Cinco apartamentos de um prédio vizinho ao depósito tiveram danos que podem ter sido causados pelo calor das chamas. A cerâmica do revestimento externo estufou e vidros das varandas ficaram trincados. A comerciante Luciana Alves, que mora no sétimo andar, em uma das unidades danificadas, contou que os moradores tiveram que descer por causa do calor e da fumaça.

"Achei que fosse chuva de granizo. Quando abri a janela, vi aquele clarão de fogo. Fui ver na varanda e o fogo estava bem forte mesmo. Descemos por causa da fumaça e do calor. Ninguém conseguia ficar aqui em cima e nem dava para abrir as portas. A luminária da varanda chegou a derreter", relatou a moradora. 

Parte da garagem do edifício chegou a ficar interditada para que a cerâmica não caísse nos carros, mas a Defesa Civil avaliou que não houve danos estruturais nos apartamentos. A loja é uma floricultura tradicional em Vitória e está aberta há 30 anos na capital, dez deles nesse ponto em Goiabeiras. Abalada, a dona da loja, Rafaela Casati, de 26 anos, preferiu não gravar entrevista, mas contou que chegou a entrar no estabelecimento antes da chegada dos bombeiros e pegou uma mangueira para impedir que o fogo atingisse outras partes da loja. A proprietária disse que ainda não é possível calcular o tamanho do prejuízo.

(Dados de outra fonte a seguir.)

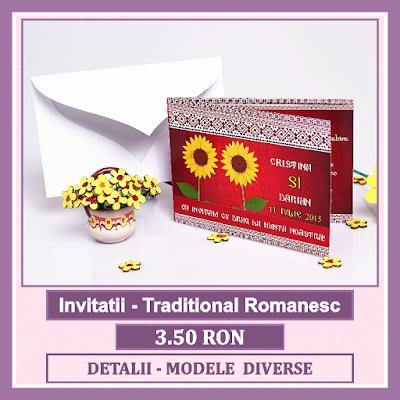 http://www.bebestudio11.com/2018/03/invitatii-nunta-traditional-romanesc.html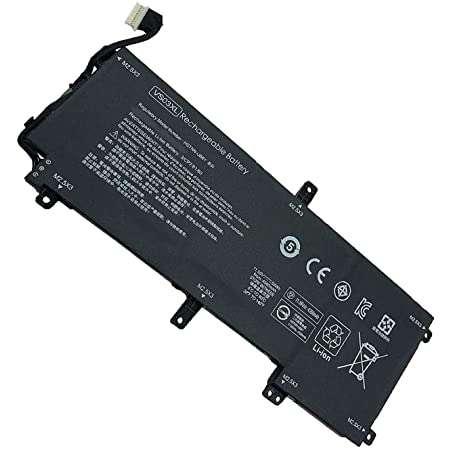 Batería hp vs03xl oem envy 15 - 2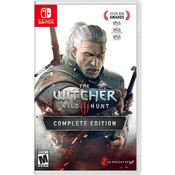 Witcher 3 Wild Hunt Complete Edition Video Game for Nintendo Switch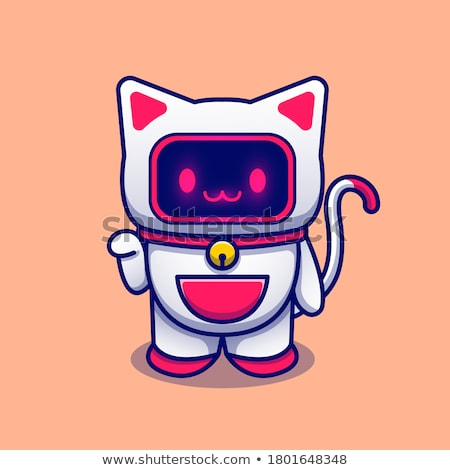 robot cat stock photo © cteconsulting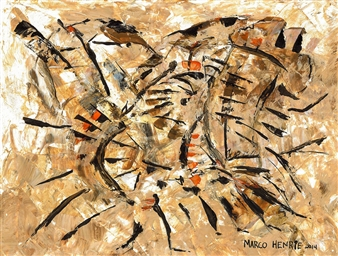 Tundra
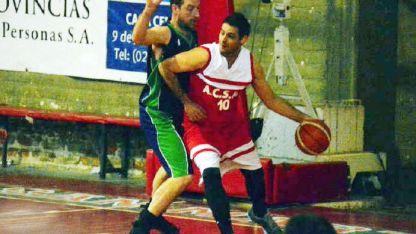 Manuel Palmieri con 19 puntos fue el mejor de ACSM.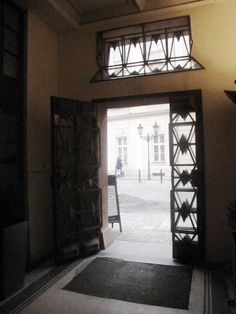 Gate, House of the Black Madonna, Cubism Museum, Prague, 2011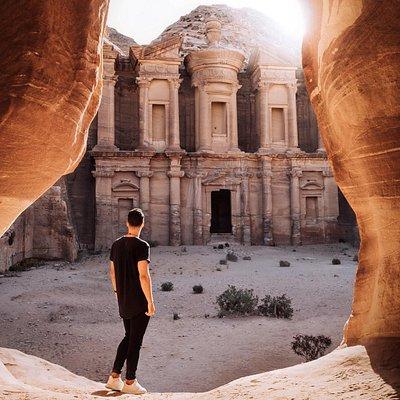 Jordan Tours , Petra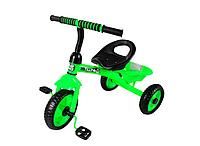 Детский велосипед TILLY TRIKE T-315 Трехколесный с EVA колесами и корзиной (разные цвета) Желтый Зеленый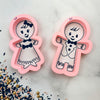 Gingerbread Kids Cutter/Stencil Set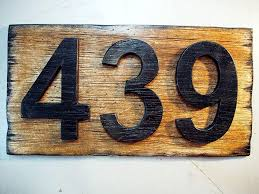 100 Rustic House Amazoncom Custom Address Plaque Address Signs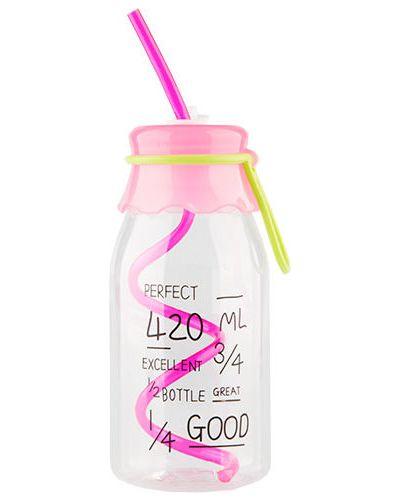 Бутылка для воды Fun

"ESQUENTOU TUDO LÁ EM CASA", DIZ MORADOR

O aposentado Arineu Caetano Rodrigues, que mora no bairro, contou o que viu. "Eu acordei à noite, só escutei aquele estalo, com a claridade. Tinha muita gente já na rua. Era por volta de 4h. Muito fogo, que clareou tudo. Ficamos assustados. A minha mulher queria correr de casa, pegando documento. Esquentou tudo lá em casa", relata.

"OU É TROTE OU ACABOU A LOJA", AFIRMA DONA

A proprietária do local, Rafaela Casati, 26, contou que ficou sabendo do incêndios através da ligação de uma cliente. "Ou é trote ou acabou a loja, pensei quando recebi a ligação. Fiquei assustada. Cheguei a entrar na loja (na parte que não pegou fogo) com meu pai e vizinhos e pegamos uma mangueira para impedir que o fogo atingisse as outras partes da loja. Só pensava em apagar o fogo", afirma. A família da Rafaela tem o estabelecimento há 30 anos. Há 10 anos, funciona nesse ponto.